Note: To protect the privacy of our members, e-mail addresses have been removed from the archived messages. As a result, some links may be broken.

Lesson Plans


Re:soft ground etching

[ Thread ][ Subject ][ Author ][ Date ]
Betty Bowen (bbowen.ok.us)
Tue, 30 Mar 1999 08:35:38 -0600


A few more details on soft ground - it never completely hardens, as does
hard ground. You can put a piece of newsprint over the plate and do your
drawing with pencil, whatever, and then lift the paper for a very
interesting etch with softer thicker lines.
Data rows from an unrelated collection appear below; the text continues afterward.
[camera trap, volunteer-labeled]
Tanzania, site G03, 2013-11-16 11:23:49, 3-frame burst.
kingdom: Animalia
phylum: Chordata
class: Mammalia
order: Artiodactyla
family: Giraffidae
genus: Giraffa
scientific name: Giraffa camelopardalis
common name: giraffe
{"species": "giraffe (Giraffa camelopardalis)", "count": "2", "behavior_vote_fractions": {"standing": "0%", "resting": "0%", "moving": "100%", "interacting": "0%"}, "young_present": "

You can also lay pieces of lace
or leaves onto the soft ground and run it through the press (not too much
pressure - and newsprint on top) then remove objects before putting it in
acid. since not all the ground lifts up, it won't open bite. At Wisconsin,
lots of us would make our own mix of half hard and half soft, and keep it in
a little jar.

The "printmaking with kids" suggestions were great. On collographs, they
wipe best if the finished plates are coated with an acrylic medium first and
let dry. You may have to coat both sides if the plate isn't rigid, to keep
it from warping too much. Beveled matboard scraps are perfect for
collographs, as is old X-ray film. I like the matboard because you can both
build up and cut into - (even clear through the matboard isn't too deep, and
you'll get sharp uninked debossed shapes). you can also just cut a line
around the shape you want and peel up different thicknesses of the matboard.
The local framer probably tosses armloads of scraps every week. Be sure the
edges of any plates you make are beveled (and clean - a little solvent on a
q-tip will help a lot). it looks better and is safer for the paper and
blankets.

I consider the Ross & Romano printmaking book the primary source for "how
to" collograph. The technique looks dated to me, because the artists who
used it so much were of "a time". But it still has a lot to offer.